## TEKS YANG DISEDIAKAN
'''

Medan ekstrem gurun pasir Arab Saudi kembali menjadi saksi ketangguhan rekayasa mesin Jepang. Memasuki hari ketiga penyelenggaraan Dakar Rally 2026 pada Kamis, 08 Januari 2026, Hino Team Sugawara yang mengandalkan truk medium-duty HINO 600 Series mulai menunjukkan tajinya dengan menembus jajaran 10 besar klasemen sementara kategori truk.
Sebagai satu-satunya perwakilan pabrikan asal Asia di kelas truk, partisipasi ke-35 Hino dalam reli paling mematikan di dunia ini bukan sekadar mengejar trofi. Ajang ini menjadi laboratorium hidup bagi Hino Motors Ltd. untuk menguji filosofi QDR (Quality, Durability, Reliability) di bawah tekanan lingkungan yang paling brutal.

'''

Tuliskan kembali secara persis bagian teks tentang Hino Team Sugawara di Dakar Rally 2026, mulai dari kata-kata yang memuat "Medan ekstrem gurun" dan berhenti setelah "yang paling brutal.". Gunakan teks di atas sebagai satu-satunya acuan.

Butir dari sumber data:
'''

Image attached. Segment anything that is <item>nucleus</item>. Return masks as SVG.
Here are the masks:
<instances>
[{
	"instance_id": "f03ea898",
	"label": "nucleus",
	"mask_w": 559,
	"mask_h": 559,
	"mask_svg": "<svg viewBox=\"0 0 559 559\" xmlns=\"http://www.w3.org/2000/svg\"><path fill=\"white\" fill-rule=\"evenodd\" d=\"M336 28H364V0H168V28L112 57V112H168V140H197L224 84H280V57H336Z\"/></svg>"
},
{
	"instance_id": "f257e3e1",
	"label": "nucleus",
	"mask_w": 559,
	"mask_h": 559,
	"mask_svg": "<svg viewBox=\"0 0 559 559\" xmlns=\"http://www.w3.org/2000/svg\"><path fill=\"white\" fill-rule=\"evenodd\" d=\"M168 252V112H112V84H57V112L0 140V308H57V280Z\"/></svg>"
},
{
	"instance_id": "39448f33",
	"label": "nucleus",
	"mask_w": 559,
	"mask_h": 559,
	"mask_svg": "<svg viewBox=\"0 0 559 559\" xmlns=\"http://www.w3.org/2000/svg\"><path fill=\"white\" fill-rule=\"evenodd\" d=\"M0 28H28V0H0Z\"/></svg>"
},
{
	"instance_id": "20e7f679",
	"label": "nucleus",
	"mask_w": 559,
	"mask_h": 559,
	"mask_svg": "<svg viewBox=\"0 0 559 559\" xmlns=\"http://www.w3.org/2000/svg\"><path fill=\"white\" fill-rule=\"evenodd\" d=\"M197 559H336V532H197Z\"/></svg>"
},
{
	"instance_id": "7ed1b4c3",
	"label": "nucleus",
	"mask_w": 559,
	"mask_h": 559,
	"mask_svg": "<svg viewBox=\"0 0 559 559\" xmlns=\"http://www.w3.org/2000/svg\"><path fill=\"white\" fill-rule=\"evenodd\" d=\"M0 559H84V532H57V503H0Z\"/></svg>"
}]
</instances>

'''

## JAWABAN LATIHAN
Medan ekstrem gurun pasir Arab Saudi kembali menjadi saksi ketangguhan rekayasa mesin Jepang. Memasuki hari ketiga penyelenggaraan Dakar Rally 2026 pada Kamis, 08 Januari 2026, Hino Team Sugawara yang mengandalkan truk medium-duty HINO 600 Series mulai menunjukkan tajinya dengan menembus jajaran 10 besar klasemen sementara kategori truk.
Sebagai satu-satunya perwakilan pabrikan asal Asia di kelas truk, partisipasi ke-35 Hino dalam reli paling mematikan di dunia ini bukan sekadar mengejar trofi. Ajang ini menjadi laboratorium hidup bagi Hino Motors Ltd. untuk menguji filosofi QDR (Quality, Durability, Reliability) di bawah tekanan lingkungan yang paling brutal.